- **FRAGMENTO DEL TEXTO**

>>>>

Tiene su miga que uno, lector de tebeos añejo y descreído, hartito de heroicidades que ya no son, buscador de siempre de poesía en las historias, haya tenido al fin que tragarme los prejuicios y aceptar, hasta con alegría, que los tebeos que quiero leer (y los que quiero escribir) no están en los superhombres al uso, ni en los héroes de mentón cuadrado y ropa perpetua, sino en las historias que vienen de muy lejos, del este, del país del sol naciente y la bandera del punto.
O sea, los manga (y no, no voy ahora a declarar que no existe una diferencia entre tebeo, manga, comic o historieta, porque no la hay y no es cuestión de perder su tiempo y el mío propio en esas disquisiciones huecas).
Entré al manga con ilusión cuando empezaron a llegar allá por la mitad de los ochenta y me fui del manga con despecho, cuando vi que no contaban historias que a mí me importaran. No es que despreciara el género (que no existe como tal, insisto), ni que me molestara la estética, ni que me sintiera ajeno hacia su forma de ver el mundo (o, sobre todo, a la mujer adolescente). Es, simplemente, que las historias que se publicaron durante mucho tiempo en este país (y supongo que gran parte de las que se siguen publicando), no estaban hechas para mi edad ni para mi gusto (iba a escribir mi sensibilidad pero quedaba muy cursi, así que me abstengo).
Luego de Akira, que me apasionó, me aburrió, me decepcionó y me obnubiló a partes iguales, me puse a mirar hacia otro lado: hacia Europa (los superhéroes, lo reconozco, dejaron de interesarme después de Watchmen, aunque tocara ese palo yo mismo hace poco tiempo).
Y entonces, cuando ya creía que esto de contar historias sin limitaciones ni cortapisas, sin que pasen cosas de tebeo por fuerza, con el tiempo y la medida y la justicia que las historias necesitan, descubrí dos o tres títulos que me hicieron dar marcha atrás y congraciarme no sólo con el manga, sino con la historieta misma: Adolf, Buda, Monster, El almanaque de mi padre.
Este último título, de Jiro Taniguchi, supuso un mazazo. Una historia intimista, lenta, con el espacio y el tiempo necesarios para contar lo que quería, para describir unos sentimientos: la vuelta a casa de un hombre maduro y el encuentro con el recuerdo de su padre muerto. En tres volúmenes finitos (tardan ya en sacarlo como un solo tomo, porque es una novela), su lectura es una clara llamada de atención a todo lo que el cómic tiene todavía que mostrar: solo hacen falta autores con la paciencia y los redaños para tratarlo como lo que es, un género adulto que no tendría que hacer las concesiones a la galería que hace para su desgracia.

<<<<

- **MATERIAL PROPORCIONADO**
>>>>

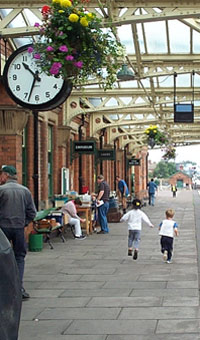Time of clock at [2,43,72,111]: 10:33
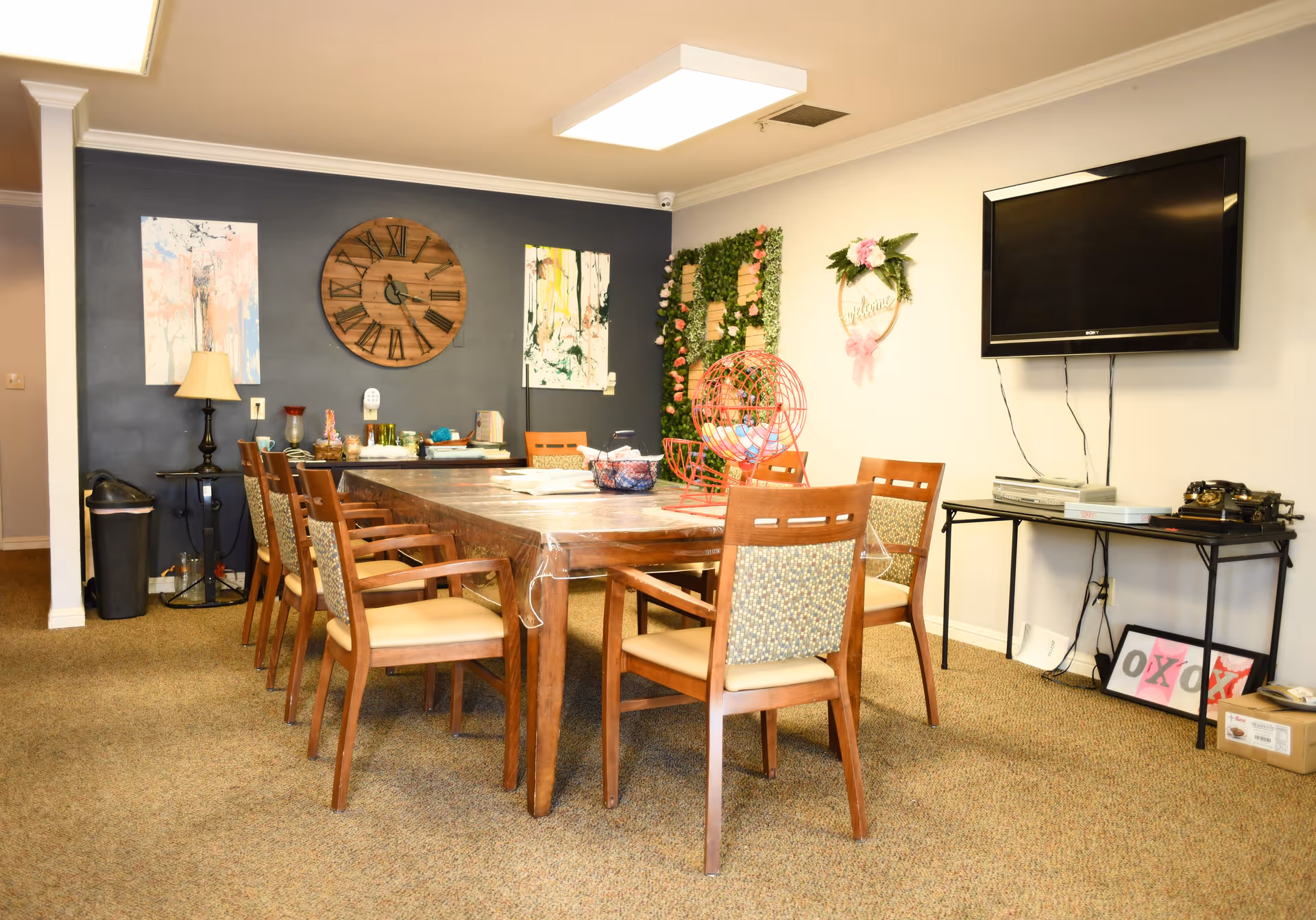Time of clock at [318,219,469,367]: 3:24
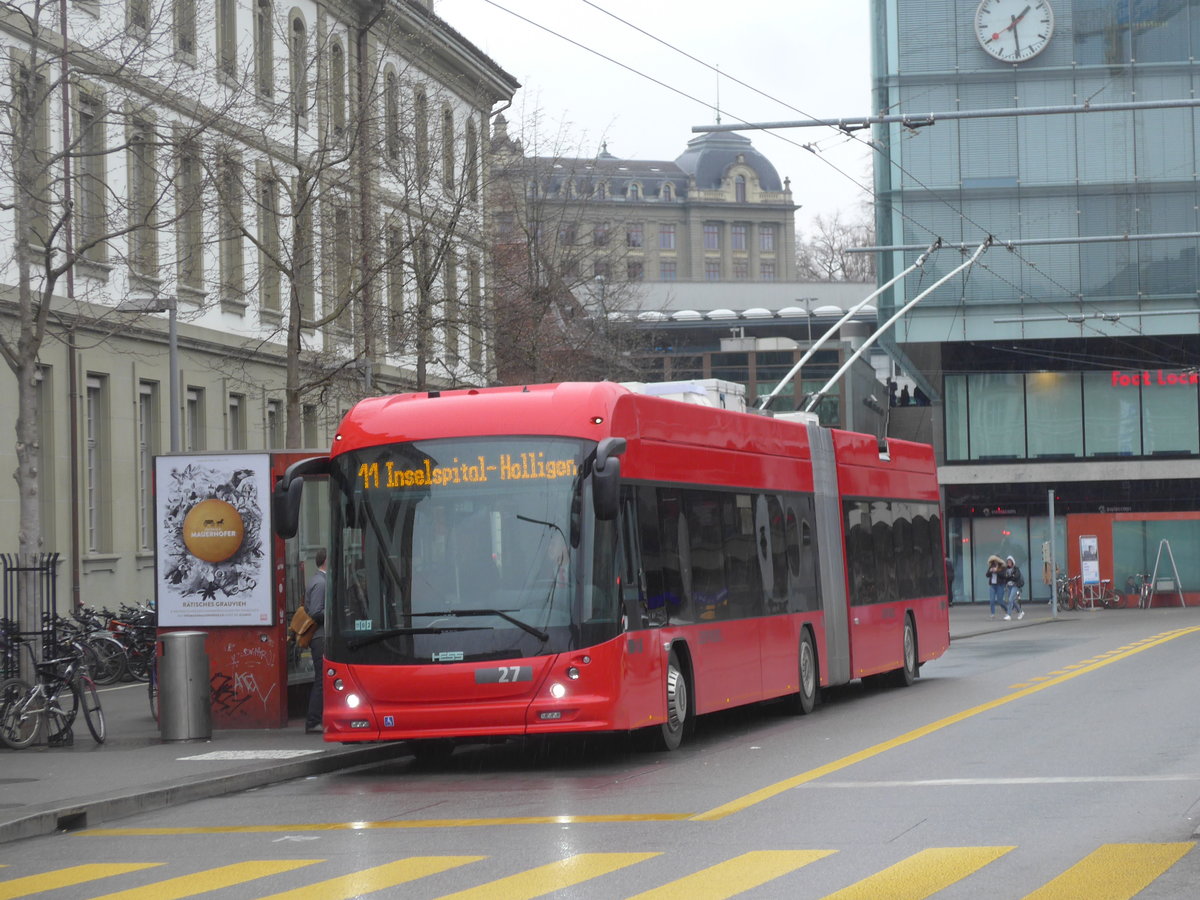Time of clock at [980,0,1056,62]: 1:29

<<<<

- **ENUNCIADO**
Retoma el texto sobre el manga y prosíguelo desde su última oración. El listado no hace falta para resolver el ejercicio.

- **RESPUESTA AL EJERCICIO**
Mi última lectura en este sentido se debe, a Dios o a Buda gracias, al mismo autor. Publicado en dos tomos, Barrio lejano tiene puntos en común con la obra anterior, en tanto que la premisa de partida es muy semejante: una vuelta a casa, una mirada al pasado, descubrir el enigma más cercano que tenemos todos, la propia familia. Pero si en El almanaque (que yo pienso que tendría que haber sido presentado como "El álbum de fotos de mi padre" o, en cualquier caso, "El velatorio de mi padre") el realismo y el retrato de costumbres antiguas y costumbres modernas no dejan paso a la fantasía, en esta revisitación de la historia, casi en este palimpsesto nos encontramos con la tesitura de, en un entorno fantástico (¿es fabulación, es realidad, es deseo, es culpa?) poder rehacer el pasado recurriendo a los conocimientos adquiridos a través de la propia historia personal: enmendar los errores propios y, sobre todo, los errores ajenos gracias al conocimiento amargo de una historia personal, a los remordimientos que potencian el saber que se tiene en la mano la posibilidad de cambiar el curso de la historia.
Hay sentimientos de impotencia en ese hombre mayor que, de buenas a primera, vuelve a ser un adolescente y comprende, como no comprendió en su momento, el mundo pequeñoburgués e ingenuo que le rodea. Aplicando lo que sabe no ya del futuro, sino de la vida, el adulto reencarnado en niño conocerá amores fantaseados en su primera andadura, gozará de eso que en su momento no quiso disfrutar (el estudio, el deporte, los amigos), y sobre todo intentará evitar el gran mazazo que marcó su vida: el abandono familiar por parte del padre, la sombra que planea sobre la tragedia íntima de su familia.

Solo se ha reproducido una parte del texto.